Vacances surprises

Nous devions, lui et moi, partir en vacances une semaine en juin. Puis il a annulé pour cause de travail. Remis en juillet. Mais après la première semaine de juillet, pas de date fixée encore. Remis... en août, peut-être.

Yan, le père de Justine me coucoute sur MSN cette semaine là. Nous discutons régulièrement, des progrès de Justine, je lui envoie plein de photos et de clip. Nous ne parlons jamais de nous. Ni de mon journal, ni de ses amours et encore moins des miennes. De toute façon, qu'aurais-je à lui raconter ? Je n'ai vu mon amant que trois fois depuis le début de l'été. Ses voyages d'affaires, Justine ou mes quelques rares déplacements pour mon travail nous ont tenus loin l'un de l'autre. Or, ce jour-là, timidement, Yan me propose de venir passer deux semaines de vacances ici. Il veut absolument voir sa fille, et me suggère de prendre des vacances avec mon amoureux pendant que lui, il pourrait passer les vacances seul avec Justine, chez moi ou ailleurs si je suis mal à l'aise qu'il squatte ma maison.
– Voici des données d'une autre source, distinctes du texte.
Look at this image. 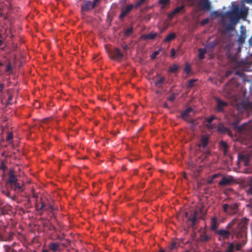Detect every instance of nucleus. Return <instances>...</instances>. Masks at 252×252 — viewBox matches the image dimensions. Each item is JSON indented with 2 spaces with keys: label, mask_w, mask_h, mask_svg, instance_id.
<instances>
[{
  "label": "nucleus",
  "mask_w": 252,
  "mask_h": 252,
  "mask_svg": "<svg viewBox=\"0 0 252 252\" xmlns=\"http://www.w3.org/2000/svg\"><path fill=\"white\" fill-rule=\"evenodd\" d=\"M237 220L233 219L226 226V229H220L216 231V234L219 235L218 240L220 241H224L228 239L231 234L235 235L237 238L243 237L246 235L247 229V220L244 219L238 223L236 228L233 225L236 222Z\"/></svg>",
  "instance_id": "f257e3e1"
},
{
  "label": "nucleus",
  "mask_w": 252,
  "mask_h": 252,
  "mask_svg": "<svg viewBox=\"0 0 252 252\" xmlns=\"http://www.w3.org/2000/svg\"><path fill=\"white\" fill-rule=\"evenodd\" d=\"M249 8L244 7L240 8L238 5H233L232 11L226 12L227 16L237 23L240 18L245 19L248 15Z\"/></svg>",
  "instance_id": "f03ea898"
},
{
  "label": "nucleus",
  "mask_w": 252,
  "mask_h": 252,
  "mask_svg": "<svg viewBox=\"0 0 252 252\" xmlns=\"http://www.w3.org/2000/svg\"><path fill=\"white\" fill-rule=\"evenodd\" d=\"M202 165H197L196 163L190 161L188 163V169L191 171V175L197 178L202 169Z\"/></svg>",
  "instance_id": "7ed1b4c3"
},
{
  "label": "nucleus",
  "mask_w": 252,
  "mask_h": 252,
  "mask_svg": "<svg viewBox=\"0 0 252 252\" xmlns=\"http://www.w3.org/2000/svg\"><path fill=\"white\" fill-rule=\"evenodd\" d=\"M239 205L236 203H233L230 205L224 204L223 205V210L229 215H234L236 214L238 211Z\"/></svg>",
  "instance_id": "20e7f679"
},
{
  "label": "nucleus",
  "mask_w": 252,
  "mask_h": 252,
  "mask_svg": "<svg viewBox=\"0 0 252 252\" xmlns=\"http://www.w3.org/2000/svg\"><path fill=\"white\" fill-rule=\"evenodd\" d=\"M100 0H94L93 2L86 0L84 1V4L81 6L82 12L88 11L96 7L99 3Z\"/></svg>",
  "instance_id": "39448f33"
},
{
  "label": "nucleus",
  "mask_w": 252,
J'ai eu un éclair de génie ! Mes projets de vacances ne semblant pas se concrétiser, je lui lance, sans réfléchir :

- Pourquoi ne pas prendre nos vacances ensembles ?

- Honnêtement, je n'osais pas te le proposer, mais ce serait vraiment chouette !

- Camping et nature ou auberge douillette ?

- Camping !

- Tu pourrais être ici quand ?

- Le 17 juillet... ça t'irait ?

- Ouaip ! Je t'attends !

- Sophie ?

- Oui ?

- On fait tente à part ?

- T'es malade ou quoi ?

- Yes !

Je jubilais. Enfin un projet chouette dans mon été pourri ! Il est arrivé le 17, comme convenu, et nous sommes partis le lundi suivant, question qu'il se remette un peu du décalage. Nous avons fait plusieurs endroits. Le premier, très sauvage. Sur un lac perdu, en pleine nature. Nous avons fait du canot, nous avons pêché, et nous avons marché des kilomètres. La première nuit, un chant lancinant me réveille... à sa respiration, je devine que Yan ne dormait pas. - Tu as entendu ? que je lui chuchcote. - Oui... c'est quoi ? - Un huard, Yan. - Wow !

Les trois premiers soirs, bien que couchés sur le même matelas, nous avions chacun notre sac de couchage. J'étais... toujours pleine de mon amant, et m'appliquais à le détester de toutes mes forces. Ce qui m'a été plutôt facile, sans contacts et étant donné ma très longue liste de récriminations et de frustrations. Le troisième soir, presque guérie, j'ai proposé à Yan de zipper nos sacs ensembles, puisque les nuits étaient fraîches. ;-)

Nous avons retrouvés aisément nos gestes. Il faut dire que nous étions, sexuellement parlant, plus que compatibles et tout coulait de source.

Ça m'a fait un bien fou. Nous étions plutôt réservés, puisque Justine était avec nous, mais vers la fin de la semaine, la météo annonçait des nuits très fraîches et bien que je sois une bonne campeuse, je n'aime quand même pas me geler les fesses, ni dormir avec des bas de laine. J'ai téléphoné à ma maman, qui a accepté de prendre Justine pour quelques jours, nous sommes entrés dans la douce chaleur d'une couette, dans une auberge en bois rond et nous en sommes sortis... trois jours plus tard. Pas de retenue cette fois.

Puis nous sommes retournés prendre Justine et sommes encore allés camper, mais dans un camping, très petit et très familial, dans le Nord. Une semaine de plage, de vélo, de piscine, avec une seule journée nuageuse. Le paradis. Quel sensation agréable que de se sentir "en famille", de s'émerveiller devant les pitreries de Justine...

Je suis gorgée. D'amour, de soleil, de sable, de beaux souvenirs.